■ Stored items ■
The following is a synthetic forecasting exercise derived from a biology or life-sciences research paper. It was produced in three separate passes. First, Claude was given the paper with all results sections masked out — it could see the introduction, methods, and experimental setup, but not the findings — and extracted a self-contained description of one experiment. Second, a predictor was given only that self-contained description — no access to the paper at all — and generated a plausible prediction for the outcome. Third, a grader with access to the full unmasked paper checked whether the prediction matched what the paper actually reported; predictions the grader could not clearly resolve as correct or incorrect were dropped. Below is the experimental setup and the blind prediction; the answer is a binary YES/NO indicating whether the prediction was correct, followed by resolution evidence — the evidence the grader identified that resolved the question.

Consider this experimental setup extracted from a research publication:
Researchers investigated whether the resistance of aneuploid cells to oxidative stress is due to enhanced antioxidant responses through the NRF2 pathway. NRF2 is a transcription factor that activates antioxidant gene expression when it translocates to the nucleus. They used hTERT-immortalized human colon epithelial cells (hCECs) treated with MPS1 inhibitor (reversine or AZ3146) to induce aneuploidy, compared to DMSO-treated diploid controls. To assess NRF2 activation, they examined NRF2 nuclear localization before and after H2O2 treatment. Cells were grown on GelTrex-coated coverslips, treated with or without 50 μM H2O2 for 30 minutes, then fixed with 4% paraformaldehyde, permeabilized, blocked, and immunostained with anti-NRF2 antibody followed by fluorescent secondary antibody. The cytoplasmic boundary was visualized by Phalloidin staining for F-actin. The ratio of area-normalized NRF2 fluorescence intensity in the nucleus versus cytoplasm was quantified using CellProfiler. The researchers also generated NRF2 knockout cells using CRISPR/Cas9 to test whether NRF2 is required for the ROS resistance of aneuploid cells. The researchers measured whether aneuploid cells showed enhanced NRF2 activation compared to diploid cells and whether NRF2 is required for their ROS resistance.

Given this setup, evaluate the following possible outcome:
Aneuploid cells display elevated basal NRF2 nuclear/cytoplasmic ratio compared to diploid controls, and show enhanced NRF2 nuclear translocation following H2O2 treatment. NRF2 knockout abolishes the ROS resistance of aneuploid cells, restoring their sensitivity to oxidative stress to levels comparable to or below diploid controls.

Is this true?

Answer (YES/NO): NO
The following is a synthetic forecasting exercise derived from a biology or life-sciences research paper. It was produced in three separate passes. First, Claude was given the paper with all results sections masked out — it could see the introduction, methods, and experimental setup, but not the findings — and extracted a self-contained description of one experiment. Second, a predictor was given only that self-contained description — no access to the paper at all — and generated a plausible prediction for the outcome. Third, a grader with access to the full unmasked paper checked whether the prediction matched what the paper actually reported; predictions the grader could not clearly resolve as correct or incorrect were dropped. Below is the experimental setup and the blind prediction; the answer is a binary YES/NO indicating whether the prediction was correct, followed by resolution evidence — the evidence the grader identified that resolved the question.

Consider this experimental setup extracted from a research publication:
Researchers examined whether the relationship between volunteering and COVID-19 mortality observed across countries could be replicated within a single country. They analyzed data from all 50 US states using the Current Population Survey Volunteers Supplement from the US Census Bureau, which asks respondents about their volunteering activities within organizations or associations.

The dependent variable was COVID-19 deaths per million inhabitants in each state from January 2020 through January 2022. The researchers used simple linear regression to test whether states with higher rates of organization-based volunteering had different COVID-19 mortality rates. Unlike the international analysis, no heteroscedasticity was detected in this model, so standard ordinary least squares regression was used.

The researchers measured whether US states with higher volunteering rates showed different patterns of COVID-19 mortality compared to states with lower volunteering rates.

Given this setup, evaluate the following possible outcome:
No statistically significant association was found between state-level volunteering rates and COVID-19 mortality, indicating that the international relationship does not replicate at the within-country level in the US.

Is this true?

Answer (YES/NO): NO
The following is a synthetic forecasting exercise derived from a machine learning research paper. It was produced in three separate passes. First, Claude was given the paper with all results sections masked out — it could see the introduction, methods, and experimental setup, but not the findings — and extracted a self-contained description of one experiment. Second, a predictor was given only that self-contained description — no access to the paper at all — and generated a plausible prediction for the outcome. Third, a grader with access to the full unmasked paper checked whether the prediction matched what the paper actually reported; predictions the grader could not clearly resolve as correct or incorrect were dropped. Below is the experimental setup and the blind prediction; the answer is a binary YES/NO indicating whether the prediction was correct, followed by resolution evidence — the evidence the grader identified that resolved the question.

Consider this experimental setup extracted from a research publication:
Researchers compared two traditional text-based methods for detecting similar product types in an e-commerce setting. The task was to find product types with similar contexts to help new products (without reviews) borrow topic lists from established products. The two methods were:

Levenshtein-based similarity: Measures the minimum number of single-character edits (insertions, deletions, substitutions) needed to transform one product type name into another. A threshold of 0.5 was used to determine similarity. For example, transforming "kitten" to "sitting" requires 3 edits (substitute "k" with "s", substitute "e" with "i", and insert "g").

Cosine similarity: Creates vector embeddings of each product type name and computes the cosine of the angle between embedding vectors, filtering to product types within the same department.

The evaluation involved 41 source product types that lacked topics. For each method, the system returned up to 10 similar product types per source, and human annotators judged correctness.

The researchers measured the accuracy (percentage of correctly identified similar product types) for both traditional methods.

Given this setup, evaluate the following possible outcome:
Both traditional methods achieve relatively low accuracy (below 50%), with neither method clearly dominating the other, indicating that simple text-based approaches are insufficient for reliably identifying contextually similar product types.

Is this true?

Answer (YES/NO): NO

■ WHAT TO PRODUCE ■
Using the entries above, copy exactly the lines from the one containing "The evaluation involved" through the last, both included.

■ TASK OUTPUT ■
The evaluation involved 41 source product types that lacked topics. For each method, the system returned up to 10 similar product types per source, and human annotators judged correctness.

The researchers measured the accuracy (percentage of correctly identified similar product types) for both traditional methods.

Given this setup, evaluate the following possible outcome:
Both traditional methods achieve relatively low accuracy (below 50%), with neither method clearly dominating the other, indicating that simple text-based approaches are insufficient for reliably identifying contextually similar product types.

Is this true?

Answer (YES/NO): NO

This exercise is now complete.